Simulating the Human Brain: Neuromorphic Hardware Simulation

Neuromorphic Hardware Simulation

While the Blue Brain Project is making considerable progress towards accurate simulation of the human brain in a software layer, other research in to hardware simulation is making quite different, but remarkable, gains. This article will look at the state of neuromorphism in hardware engineering, and compare it with the neurocortical simulation that we looked at previously.


‘Neuromorphology’ is the study of nervous system structure. The term comes from the Greek portmanteau of ‘nerve’, ‘form’ and ‘study’. Neuromorphic engineering, then, is the process of engineering hardware with the form of neuronal structures. That is, the implementation of VLSI (very-large-scale integration) systems to model the complex structure of the brain. Each of the analog or digital components must closely model an individual neuron – in this way, their interaction can be made to form an accurate model of a functioning human brain.


Our best shot at this exists in Stanford University’s recently-developed ‘Neurogrid’ – a device that mirrors neuronal activity using analog components (such as those found in any number of common printers). One key to the design of this device is the implementation of memristors – a very early technology that exploits a ‘pinched hysteresis’ effect to act as flexible memory arrays (memristors are increasingly employed in emerging technologies such as spintronic data storage). That is, memristors can store data without requiring a continuous power source. A critical part of neuronal activity is the ability to retain data with minimal power input – the entire human brain operates off voltages in the region of a single millivolt. So, the Neurogrid can simulate one million neurons, operating ten ‘neuron spikes’ a second – a frequency of 10Hz – while drawing less than a millionth of the Blue Brain Project’s power requirements.


The tricky bit is simulating the action between neurons. When neurons communicate with one another, much of the cognition on information takes place in the dendrites and axons between neurons themselves – blending information from a billion different places in the brain in to a single, computed information stream. That’s tricky to model using analog circuitry, as we have no simple analog for that kind of computational ability. While the Blue Brain Project can – at significant computational expense – simulate this effect, the silicon-bound Neurogrid team will struggle to do so. At best, they may wind up attributing greater cognitive prowess to individual neurons, exploiting further their operational, evolutionary and learning behaviours. If they do that, they may wind up with something that does functionally model the human brain fairly accurately – though, evidently, with significant structural differences.

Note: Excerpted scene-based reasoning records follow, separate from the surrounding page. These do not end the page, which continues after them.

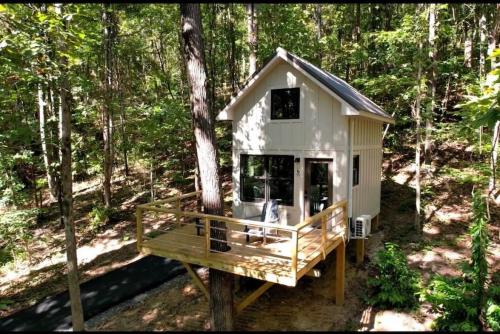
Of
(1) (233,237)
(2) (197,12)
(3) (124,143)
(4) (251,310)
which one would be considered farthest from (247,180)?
(3) (124,143)

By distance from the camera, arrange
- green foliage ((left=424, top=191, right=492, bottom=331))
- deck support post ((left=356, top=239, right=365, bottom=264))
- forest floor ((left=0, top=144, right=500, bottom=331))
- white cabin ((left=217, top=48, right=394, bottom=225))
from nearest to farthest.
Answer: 1. green foliage ((left=424, top=191, right=492, bottom=331))
2. forest floor ((left=0, top=144, right=500, bottom=331))
3. white cabin ((left=217, top=48, right=394, bottom=225))
4. deck support post ((left=356, top=239, right=365, bottom=264))

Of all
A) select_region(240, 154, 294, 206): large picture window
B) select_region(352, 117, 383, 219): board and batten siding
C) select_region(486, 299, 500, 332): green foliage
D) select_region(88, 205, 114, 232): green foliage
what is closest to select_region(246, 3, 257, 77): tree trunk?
select_region(240, 154, 294, 206): large picture window

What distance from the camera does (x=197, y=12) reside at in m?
6.33

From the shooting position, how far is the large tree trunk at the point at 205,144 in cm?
634

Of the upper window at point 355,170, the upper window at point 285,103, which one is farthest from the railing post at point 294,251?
the upper window at point 285,103

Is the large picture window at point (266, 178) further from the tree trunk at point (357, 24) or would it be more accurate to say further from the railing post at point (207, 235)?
the tree trunk at point (357, 24)

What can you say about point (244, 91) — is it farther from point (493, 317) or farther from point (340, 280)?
point (493, 317)

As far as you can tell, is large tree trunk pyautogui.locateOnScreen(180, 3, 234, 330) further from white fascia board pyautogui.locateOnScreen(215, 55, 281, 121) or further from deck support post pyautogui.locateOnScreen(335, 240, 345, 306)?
white fascia board pyautogui.locateOnScreen(215, 55, 281, 121)

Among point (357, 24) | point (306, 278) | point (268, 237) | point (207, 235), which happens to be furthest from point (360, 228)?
point (357, 24)

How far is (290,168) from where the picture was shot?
9336 millimetres

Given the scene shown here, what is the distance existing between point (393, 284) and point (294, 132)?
4.68 m

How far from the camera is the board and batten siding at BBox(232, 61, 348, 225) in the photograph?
8594mm

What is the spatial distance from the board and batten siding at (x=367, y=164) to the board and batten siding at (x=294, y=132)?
0.62 m

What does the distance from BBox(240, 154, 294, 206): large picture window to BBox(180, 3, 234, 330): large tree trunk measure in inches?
116
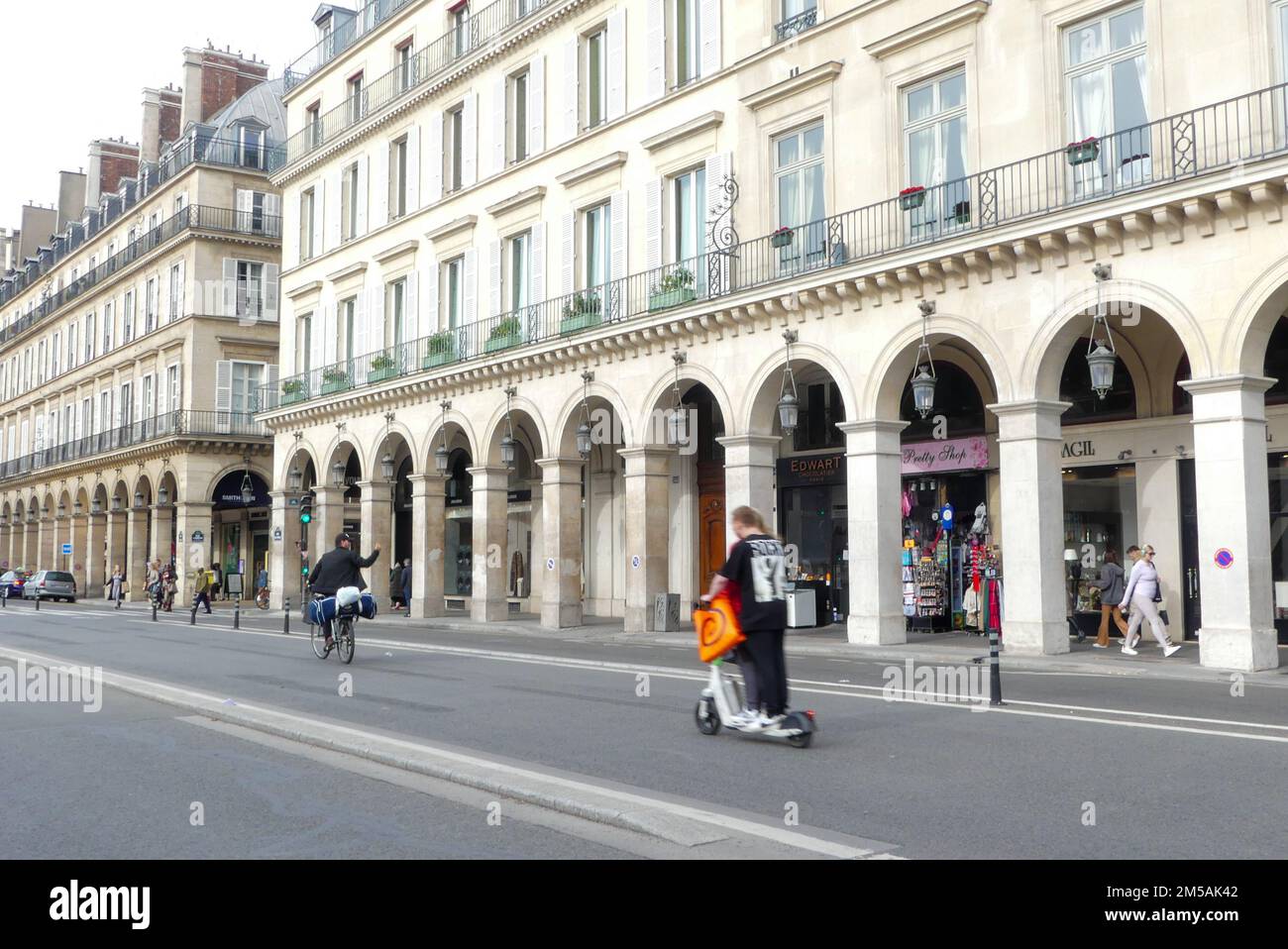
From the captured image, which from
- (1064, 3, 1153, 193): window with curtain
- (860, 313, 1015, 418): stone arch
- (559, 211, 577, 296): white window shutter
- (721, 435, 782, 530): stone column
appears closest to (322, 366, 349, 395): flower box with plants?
(559, 211, 577, 296): white window shutter

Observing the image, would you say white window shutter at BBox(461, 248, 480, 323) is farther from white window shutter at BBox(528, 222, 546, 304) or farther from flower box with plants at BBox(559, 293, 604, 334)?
Answer: flower box with plants at BBox(559, 293, 604, 334)

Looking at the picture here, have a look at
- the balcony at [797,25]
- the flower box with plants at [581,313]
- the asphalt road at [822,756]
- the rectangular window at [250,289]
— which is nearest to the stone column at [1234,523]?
the asphalt road at [822,756]

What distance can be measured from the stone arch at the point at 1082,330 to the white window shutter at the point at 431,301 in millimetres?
18559

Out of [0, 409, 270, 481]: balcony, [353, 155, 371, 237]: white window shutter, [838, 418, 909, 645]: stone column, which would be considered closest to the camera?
[838, 418, 909, 645]: stone column

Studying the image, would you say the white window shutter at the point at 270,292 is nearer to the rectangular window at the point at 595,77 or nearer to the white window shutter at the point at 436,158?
the white window shutter at the point at 436,158

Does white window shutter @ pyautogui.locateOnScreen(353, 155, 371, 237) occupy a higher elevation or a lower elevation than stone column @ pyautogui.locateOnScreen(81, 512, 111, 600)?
higher

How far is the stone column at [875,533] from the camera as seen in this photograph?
20312 mm

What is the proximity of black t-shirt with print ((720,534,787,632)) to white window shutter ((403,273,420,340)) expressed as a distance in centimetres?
2566

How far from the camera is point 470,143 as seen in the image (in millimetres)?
31641

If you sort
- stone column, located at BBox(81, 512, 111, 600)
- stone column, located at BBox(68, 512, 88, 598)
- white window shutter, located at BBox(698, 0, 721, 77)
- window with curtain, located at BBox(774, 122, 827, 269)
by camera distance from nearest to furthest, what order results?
window with curtain, located at BBox(774, 122, 827, 269) → white window shutter, located at BBox(698, 0, 721, 77) → stone column, located at BBox(81, 512, 111, 600) → stone column, located at BBox(68, 512, 88, 598)

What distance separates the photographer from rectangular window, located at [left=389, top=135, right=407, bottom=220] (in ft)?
115

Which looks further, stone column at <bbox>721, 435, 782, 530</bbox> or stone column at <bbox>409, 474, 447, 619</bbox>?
stone column at <bbox>409, 474, 447, 619</bbox>

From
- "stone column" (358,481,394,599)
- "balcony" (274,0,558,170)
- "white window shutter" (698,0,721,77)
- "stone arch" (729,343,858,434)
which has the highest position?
"balcony" (274,0,558,170)
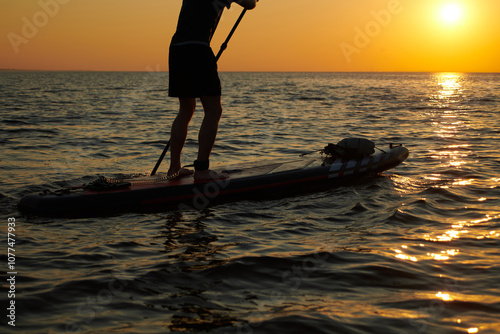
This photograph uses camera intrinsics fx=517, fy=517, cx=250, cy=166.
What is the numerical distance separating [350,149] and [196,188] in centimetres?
229

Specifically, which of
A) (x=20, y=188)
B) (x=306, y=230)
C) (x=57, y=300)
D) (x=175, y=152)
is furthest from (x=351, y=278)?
(x=20, y=188)

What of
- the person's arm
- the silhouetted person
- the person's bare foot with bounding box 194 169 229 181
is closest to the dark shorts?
the silhouetted person

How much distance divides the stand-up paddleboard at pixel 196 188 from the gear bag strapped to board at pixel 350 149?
7 cm

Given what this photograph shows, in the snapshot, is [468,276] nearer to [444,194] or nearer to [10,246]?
[444,194]

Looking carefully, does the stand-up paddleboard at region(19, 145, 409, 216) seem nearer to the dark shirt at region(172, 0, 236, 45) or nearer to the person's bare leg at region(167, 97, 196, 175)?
the person's bare leg at region(167, 97, 196, 175)

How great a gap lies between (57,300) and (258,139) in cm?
884

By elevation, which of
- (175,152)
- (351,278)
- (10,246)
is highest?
(175,152)

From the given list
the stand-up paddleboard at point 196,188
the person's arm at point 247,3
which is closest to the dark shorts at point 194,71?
the person's arm at point 247,3

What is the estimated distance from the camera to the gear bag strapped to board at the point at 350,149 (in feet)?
21.5

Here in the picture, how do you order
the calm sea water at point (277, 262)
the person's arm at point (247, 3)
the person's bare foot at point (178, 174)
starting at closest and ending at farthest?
the calm sea water at point (277, 262)
the person's arm at point (247, 3)
the person's bare foot at point (178, 174)

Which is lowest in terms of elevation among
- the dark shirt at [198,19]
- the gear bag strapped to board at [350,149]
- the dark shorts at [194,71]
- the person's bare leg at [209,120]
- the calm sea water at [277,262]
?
the calm sea water at [277,262]

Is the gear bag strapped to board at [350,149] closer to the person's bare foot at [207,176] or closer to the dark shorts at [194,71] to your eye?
the person's bare foot at [207,176]

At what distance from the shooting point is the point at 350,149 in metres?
6.56

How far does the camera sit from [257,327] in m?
2.83
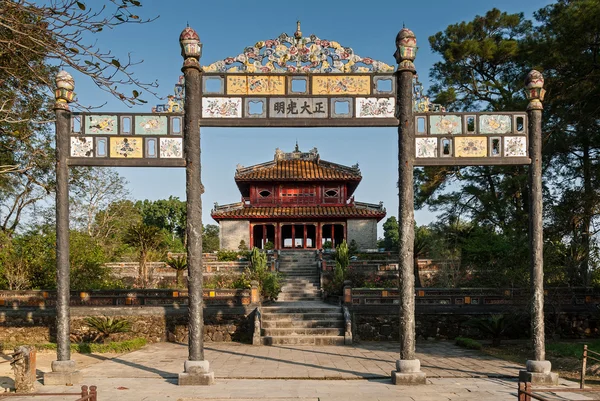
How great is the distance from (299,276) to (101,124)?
1615 cm

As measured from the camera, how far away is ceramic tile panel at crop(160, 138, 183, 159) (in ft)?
27.8

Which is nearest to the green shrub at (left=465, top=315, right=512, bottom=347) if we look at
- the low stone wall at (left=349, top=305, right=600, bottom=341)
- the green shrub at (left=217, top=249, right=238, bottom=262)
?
the low stone wall at (left=349, top=305, right=600, bottom=341)

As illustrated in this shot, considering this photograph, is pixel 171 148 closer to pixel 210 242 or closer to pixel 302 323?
pixel 302 323

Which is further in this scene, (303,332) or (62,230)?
(303,332)

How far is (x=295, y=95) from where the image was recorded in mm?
8602

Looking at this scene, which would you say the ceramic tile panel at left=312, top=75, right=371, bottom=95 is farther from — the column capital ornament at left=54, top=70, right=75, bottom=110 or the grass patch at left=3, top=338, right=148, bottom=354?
the grass patch at left=3, top=338, right=148, bottom=354

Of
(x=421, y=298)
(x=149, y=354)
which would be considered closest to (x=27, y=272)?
(x=149, y=354)

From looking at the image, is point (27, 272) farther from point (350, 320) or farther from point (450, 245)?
point (450, 245)

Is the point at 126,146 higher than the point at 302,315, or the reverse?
the point at 126,146

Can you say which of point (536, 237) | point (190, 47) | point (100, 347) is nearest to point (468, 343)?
point (536, 237)

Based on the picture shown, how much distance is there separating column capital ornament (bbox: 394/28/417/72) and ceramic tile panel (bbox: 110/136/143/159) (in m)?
4.44

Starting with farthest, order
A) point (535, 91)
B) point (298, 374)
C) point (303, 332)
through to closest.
A: point (303, 332)
point (298, 374)
point (535, 91)

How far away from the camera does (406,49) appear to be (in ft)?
27.5

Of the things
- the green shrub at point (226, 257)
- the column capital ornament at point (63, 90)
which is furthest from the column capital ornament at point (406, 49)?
the green shrub at point (226, 257)
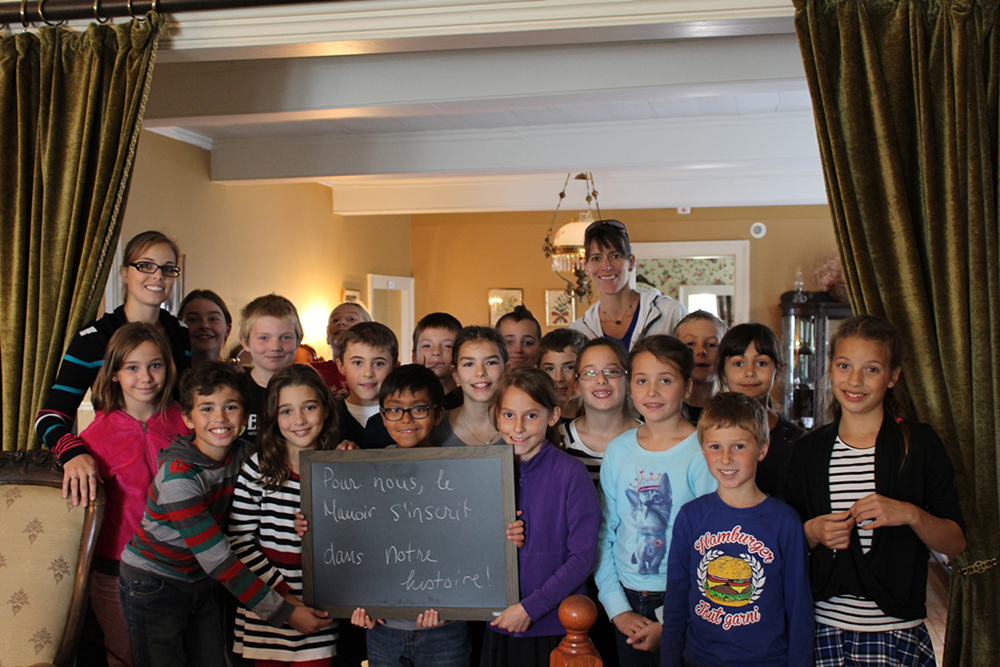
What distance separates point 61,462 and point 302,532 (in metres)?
0.69

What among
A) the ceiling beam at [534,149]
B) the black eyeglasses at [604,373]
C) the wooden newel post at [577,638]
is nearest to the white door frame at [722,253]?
the ceiling beam at [534,149]

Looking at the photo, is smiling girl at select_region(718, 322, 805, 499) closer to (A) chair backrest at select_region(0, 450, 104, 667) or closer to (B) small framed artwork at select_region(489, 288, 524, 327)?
(A) chair backrest at select_region(0, 450, 104, 667)

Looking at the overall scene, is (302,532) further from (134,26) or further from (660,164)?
(660,164)

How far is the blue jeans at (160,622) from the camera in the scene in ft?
7.06

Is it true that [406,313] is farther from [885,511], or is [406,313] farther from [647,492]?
[885,511]

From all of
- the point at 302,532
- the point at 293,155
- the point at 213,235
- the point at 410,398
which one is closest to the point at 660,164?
the point at 293,155

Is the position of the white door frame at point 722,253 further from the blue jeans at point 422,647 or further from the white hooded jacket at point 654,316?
the blue jeans at point 422,647

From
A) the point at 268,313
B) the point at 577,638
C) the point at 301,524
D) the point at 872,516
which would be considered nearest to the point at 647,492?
the point at 872,516

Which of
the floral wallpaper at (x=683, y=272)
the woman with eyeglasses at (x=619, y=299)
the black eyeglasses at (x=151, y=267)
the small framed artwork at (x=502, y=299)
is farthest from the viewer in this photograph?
the small framed artwork at (x=502, y=299)

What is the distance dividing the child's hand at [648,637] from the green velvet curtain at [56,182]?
180 cm

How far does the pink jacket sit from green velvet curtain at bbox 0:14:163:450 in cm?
37

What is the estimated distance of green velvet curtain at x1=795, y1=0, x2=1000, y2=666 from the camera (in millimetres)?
2096

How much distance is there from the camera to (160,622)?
216 centimetres

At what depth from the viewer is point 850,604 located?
1.91 m
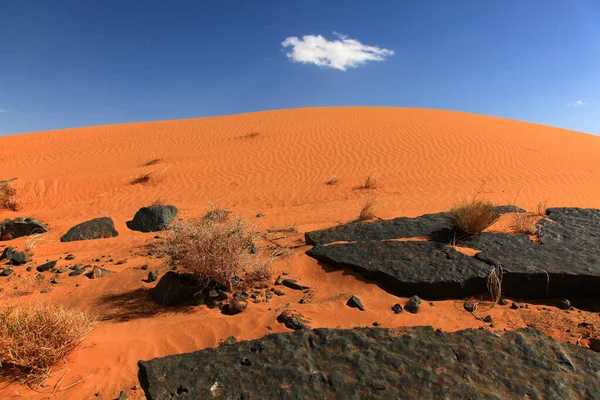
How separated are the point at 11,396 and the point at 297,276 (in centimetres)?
275

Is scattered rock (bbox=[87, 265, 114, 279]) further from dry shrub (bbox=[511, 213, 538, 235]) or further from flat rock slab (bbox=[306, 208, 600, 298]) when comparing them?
dry shrub (bbox=[511, 213, 538, 235])

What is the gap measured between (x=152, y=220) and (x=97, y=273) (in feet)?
8.08

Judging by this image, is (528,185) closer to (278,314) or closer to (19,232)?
(278,314)

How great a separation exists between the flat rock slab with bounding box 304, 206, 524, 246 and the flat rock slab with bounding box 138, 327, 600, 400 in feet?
7.78

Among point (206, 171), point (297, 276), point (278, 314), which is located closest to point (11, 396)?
point (278, 314)

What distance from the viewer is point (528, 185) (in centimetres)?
1003

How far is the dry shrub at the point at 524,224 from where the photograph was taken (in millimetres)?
4680

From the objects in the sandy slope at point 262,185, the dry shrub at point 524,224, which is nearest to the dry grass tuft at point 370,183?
the sandy slope at point 262,185

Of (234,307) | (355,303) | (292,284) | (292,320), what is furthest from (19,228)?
(355,303)

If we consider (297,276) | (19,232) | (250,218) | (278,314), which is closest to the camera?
(278,314)

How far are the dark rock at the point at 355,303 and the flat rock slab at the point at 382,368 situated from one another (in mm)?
793

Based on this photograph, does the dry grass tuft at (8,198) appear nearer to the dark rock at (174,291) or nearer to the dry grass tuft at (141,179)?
the dry grass tuft at (141,179)

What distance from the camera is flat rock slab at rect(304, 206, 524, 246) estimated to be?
4.96 m

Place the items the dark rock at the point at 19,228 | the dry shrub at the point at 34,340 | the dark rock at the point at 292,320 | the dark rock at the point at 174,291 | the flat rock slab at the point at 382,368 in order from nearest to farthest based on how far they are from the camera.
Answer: the flat rock slab at the point at 382,368, the dry shrub at the point at 34,340, the dark rock at the point at 292,320, the dark rock at the point at 174,291, the dark rock at the point at 19,228
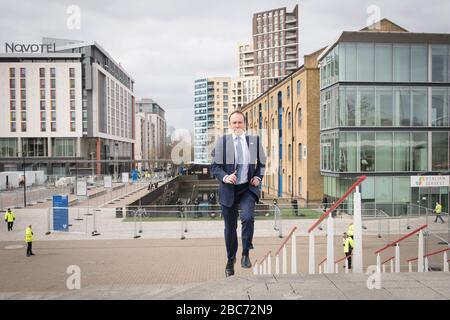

It’s up to the tests under which these systems are to be subjected – the functionality-checking tests – to decide which is the more investor-worthy path. And with the Blue Brain Project competing for a decade-long $1 billion grant, there’s no small investing involved.

So what are these ‘tests’? And how have they evolved? That’s a question for those entities that have financed artificial intelligence research so far – organisations like DARPA (U.S. Defense Advanced Research Projects Agency). The kinds of tests they publicise are designed to stretch the capabilities of modern AI to the limit – until more formidable and exclusive tests (such as the Turing Test) are a surmountable barrier for our best neurological models.